• [EXERCISE A]
Say whether each statement agrees with the story about the night with the Godfather. Answer yes or no for each, and quote the deciding words of the text.
(i) The Godfather left his driver and limo for the narrator and Andy.
(ii) The narrator and Andy left the club right after the Godfather did.
(iii) The driver refused to take them to New York City.
• [EXERCISE B]
Carry on the story about the night with the Godfather from where it stops.

___ TEXT SECTION ___

Although Frankie was friends to most of the "guys" especially the Godfather, Andy and I were totally innocent about the life style of the mob.  We were like Dorothy in the land of Oz, it was definitely not Kansas anymore, Toto. 
Normally I dine for free on this story alone with all its details, but here I abbreviate.  If we are ever together for an evening and I am free to tell the whole true story with details, it is quite jaw dropping, and I have to admit that I tell it very well.
Cutting to the chase, hours after our performance Andy and I find ourselves with the Godfather, Frankie and several others  at a club near the edge of town.  Frankie leaves with "friends", the Godfather calls it a night but Andy and I are still partying.  The Godfather says good evening, and leaves his driver/body guard and limo for us to get back to our hotel when we are ready.  I remember distinctly he told the uni-neck driver, "Stay with them and take them any place they want to go." 
We stayed about an hour more and decided it was time to go back to the hotel. The driver pulled the car around, we got in, and the burly driver said, "Where too, Gentlemen?"  In that distinctive southern drawl Andy looked at me and said, "Well, Jaaay, the Godfather said for him to take us where ever we wanted to go didn't he?" I said, "I believe so, Andy,"  
"Well, I know this nice little after hours place at Fifth and Fifty-Fifth in Manhattan, why don't we go there and have a drink." I smiled in the knowledge that we were half a days drive from NYC, but with the same drawl, Andy turned to the driver and said, "Fifth and Fifty- Fifth, New York City."
The driver smiled and raised the divider between us and him and the car sped off.  
In hushed tones Andy and I compared notes about the evening.  "Did you feel the gun under that guys coat when he hugged us?"  "Did you see how the Godfather had two fingers missing and smoked his cigar with the other three?" "Who was that girl that Frankie was with?"  We both giggled like two teenagers after seeing their first porno movie.

___ SOURCE MATERIAL ___

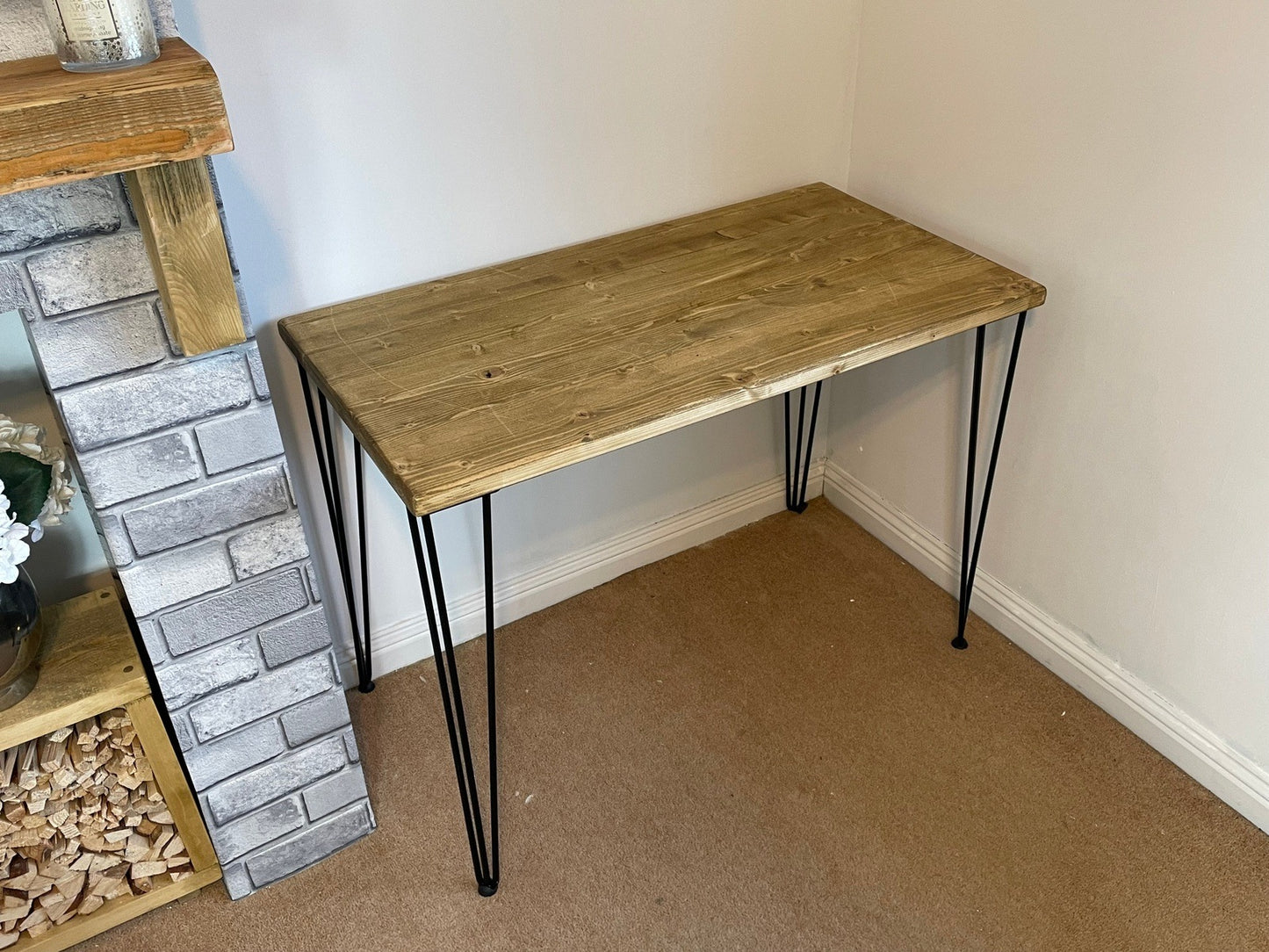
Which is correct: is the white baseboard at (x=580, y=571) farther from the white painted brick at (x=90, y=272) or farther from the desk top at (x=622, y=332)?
the white painted brick at (x=90, y=272)

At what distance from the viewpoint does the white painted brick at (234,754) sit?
141 cm

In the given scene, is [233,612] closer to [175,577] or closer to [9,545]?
[175,577]

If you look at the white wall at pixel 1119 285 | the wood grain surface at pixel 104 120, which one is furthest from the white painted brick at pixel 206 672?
the white wall at pixel 1119 285

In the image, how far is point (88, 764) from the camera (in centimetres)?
140

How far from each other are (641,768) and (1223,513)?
96cm

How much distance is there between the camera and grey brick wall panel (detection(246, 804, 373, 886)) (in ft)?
5.09

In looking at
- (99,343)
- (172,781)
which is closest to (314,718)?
(172,781)

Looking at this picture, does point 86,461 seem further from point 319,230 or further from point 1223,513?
point 1223,513

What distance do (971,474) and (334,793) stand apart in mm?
1152

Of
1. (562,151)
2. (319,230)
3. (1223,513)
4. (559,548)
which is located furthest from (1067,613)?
(319,230)

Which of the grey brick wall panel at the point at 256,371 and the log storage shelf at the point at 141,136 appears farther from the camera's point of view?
the grey brick wall panel at the point at 256,371

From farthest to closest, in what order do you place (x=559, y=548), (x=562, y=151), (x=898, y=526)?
(x=898, y=526), (x=559, y=548), (x=562, y=151)

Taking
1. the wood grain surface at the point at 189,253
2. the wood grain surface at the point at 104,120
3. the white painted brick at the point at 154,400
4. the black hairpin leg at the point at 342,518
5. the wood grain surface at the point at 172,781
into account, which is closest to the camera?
the wood grain surface at the point at 104,120

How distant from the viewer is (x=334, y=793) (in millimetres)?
1568
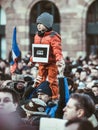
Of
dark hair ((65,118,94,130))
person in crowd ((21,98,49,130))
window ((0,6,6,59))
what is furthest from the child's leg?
window ((0,6,6,59))

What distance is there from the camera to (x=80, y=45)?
27.4 metres

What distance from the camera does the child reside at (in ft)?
30.6

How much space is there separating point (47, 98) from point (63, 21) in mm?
19940

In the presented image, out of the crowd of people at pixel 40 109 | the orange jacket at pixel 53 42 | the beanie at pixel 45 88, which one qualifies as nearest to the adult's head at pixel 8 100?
the crowd of people at pixel 40 109

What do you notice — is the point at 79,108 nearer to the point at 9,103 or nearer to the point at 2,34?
the point at 9,103

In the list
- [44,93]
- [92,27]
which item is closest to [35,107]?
[44,93]

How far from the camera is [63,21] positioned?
90.6 ft

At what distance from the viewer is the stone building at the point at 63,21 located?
2736 centimetres

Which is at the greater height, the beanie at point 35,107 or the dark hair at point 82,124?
the dark hair at point 82,124

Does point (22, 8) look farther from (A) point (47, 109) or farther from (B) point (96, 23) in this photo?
(A) point (47, 109)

___

• [ANSWER A]
(i) Yes: "leaves his driver/body guard and limo for us to get back to our hotel when we are ready."
(ii) No: "We stayed about an hour more and decided it was time to go back to the hotel."
(iii) No: "The driver smiled and raised the divider between us and him and the car sped off."

• [ANSWER B]
We got deep into conversation, there was wine in the Limo, we popped the cork and we were having a great time.  But after awhile we realized that we were not back at the hotel.  As we remembered, it was only a 30 minute drive to get from the hotel to the club we just left. What's more we were driving in the middle of open country side, there was no town anywhere to be seen.  
I remembered all those gangster movies where guys would be wined and dined and then driven to some isolated location never to be heard of again.  I could see the same thought running through Andy's eyes as well.  Andy lowered the divider and said to the driver, "Uh, where is it that you are taking us?"
The driver didn't look back, he just said, "Fifth and Fifty-fifth... Manhattan."  Andy said, "Oh no that was just a joke, we need to go back to the hotel."  Without comment, complaint, or even acknowledgement the driver slowed down, maneuvered a U-turn in the black stretch Lincoln and in an hour we were back at the hotel.
That adventure sealed the bond between me and Andy, we would speak of this moment many times after and giggle to ourselves.  It is the way I remember my friend Andy Griffith.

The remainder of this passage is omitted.